# 如何选择分类器？LR、SVM、Ensemble、Deep learning

转自：https://www.quora.com/What-are-the-advantages-of-different-classification-algorithms

There are a number of dimensions you can look at to give you a sense of what will be a reasonable algorithm to start with, namely:

- Number of training examples
- Dimensionality of the feature space
- Do I expect the problem to be linearly separable?
- Are features independent?
- Are features expected to linearly dependent with the target variable? *EDIT: see mycomment on what I mean by this
- Is overfitting expected to be a problem?
- What are the system's requirement in terms of speed/performance/memory usage...?
- ...

This list may seem a bit daunting because there are many issues that are not straightforward to answer. The good news though is, that as many problems in life, you can address this question by following the Occam's Razor principle: use the least complicated algorithm that can address your needs and only go for something more complicated if strictly necessary. __Logistic Regression__

As a general rule of thumb, I would recommend to start with Logistic Regression. Logistic regression is a pretty well-behaved classification algorithm that can be trained as long as you expect your features to be roughly linear and the problem to be linearly separable. You can do some feature engineering to turn most non-linear features into linear pretty easily. It is also pretty robust to noise and you can avoid overfitting and even do feature selection by using l2 or l1 regularization. Logistic regression can also be used in Big Data scenarios since it is pretty efficient and can be distributed using, for example, ADMM (see logreg). A final advantage of LR is that the output can be interpreted as a probability. This is something that comes as a nice side effect since you can use it, for example, for ranking instead of classification.

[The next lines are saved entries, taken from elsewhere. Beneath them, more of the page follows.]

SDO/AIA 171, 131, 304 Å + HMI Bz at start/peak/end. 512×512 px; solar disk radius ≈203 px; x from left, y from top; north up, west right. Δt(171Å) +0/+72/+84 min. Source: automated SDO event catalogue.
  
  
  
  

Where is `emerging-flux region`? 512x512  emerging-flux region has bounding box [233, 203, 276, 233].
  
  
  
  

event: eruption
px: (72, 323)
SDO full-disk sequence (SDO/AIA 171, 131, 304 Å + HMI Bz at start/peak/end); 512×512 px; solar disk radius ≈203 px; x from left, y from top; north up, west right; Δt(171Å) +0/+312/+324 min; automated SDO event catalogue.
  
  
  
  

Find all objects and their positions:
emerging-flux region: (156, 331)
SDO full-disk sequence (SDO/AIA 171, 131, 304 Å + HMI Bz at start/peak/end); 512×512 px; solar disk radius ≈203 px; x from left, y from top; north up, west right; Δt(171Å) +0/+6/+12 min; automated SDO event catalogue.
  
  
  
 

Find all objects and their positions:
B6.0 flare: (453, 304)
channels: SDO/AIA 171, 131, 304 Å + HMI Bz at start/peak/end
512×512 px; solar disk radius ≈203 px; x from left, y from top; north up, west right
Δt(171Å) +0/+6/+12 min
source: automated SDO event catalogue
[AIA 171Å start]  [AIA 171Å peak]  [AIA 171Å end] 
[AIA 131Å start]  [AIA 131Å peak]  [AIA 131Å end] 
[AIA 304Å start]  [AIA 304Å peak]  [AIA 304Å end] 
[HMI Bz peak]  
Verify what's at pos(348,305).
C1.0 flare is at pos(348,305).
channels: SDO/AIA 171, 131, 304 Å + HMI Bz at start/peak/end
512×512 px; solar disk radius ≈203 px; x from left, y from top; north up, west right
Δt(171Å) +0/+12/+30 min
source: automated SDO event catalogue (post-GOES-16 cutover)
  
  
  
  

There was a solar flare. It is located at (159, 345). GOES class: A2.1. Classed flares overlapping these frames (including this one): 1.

Even in a case where you would not expect Logistic Regression to work 100%, do yourself a favor and run a simple l2-regularized LR to come up with a baseline before you go into using "fancier" approaches.

Ok, so now that you have set your baseline with Logistic Regression, what should be your next step. I would basically recommend two possible directions: (1) SVM's, or (2) Tree Ensembles. If I knew nothing about your problem, I would definitely go for (2), but I will start with describing why SVM's might be something worth considering. __Support Vector Machines__

Support Vector Machines (SVMs) use a different loss function (Hinge) from LR. They are also interpreted differently (maximum-margin). However, in practice, an SVM with a linear kernel is not very different from a Logistic Regression (If you are curious, you can see how Andrew Ng derives SVMs from Logistic Regression in his Coursera Machine Learning Course). The main reason you would want to use an SVM instead of a Logistic Regression is because your problem might not be linearly separable. In that case, you will have to use an SVM with a non linear kernel (e.g. RBF). The truth is that a Logistic Regression can also be used with a different kernel, but at that point you might be better off going for SVMs for practical reasons. Another related reason to use SVMs is if you are in a highly dimensional space. For example, SVMs have been reported to work better for text classification.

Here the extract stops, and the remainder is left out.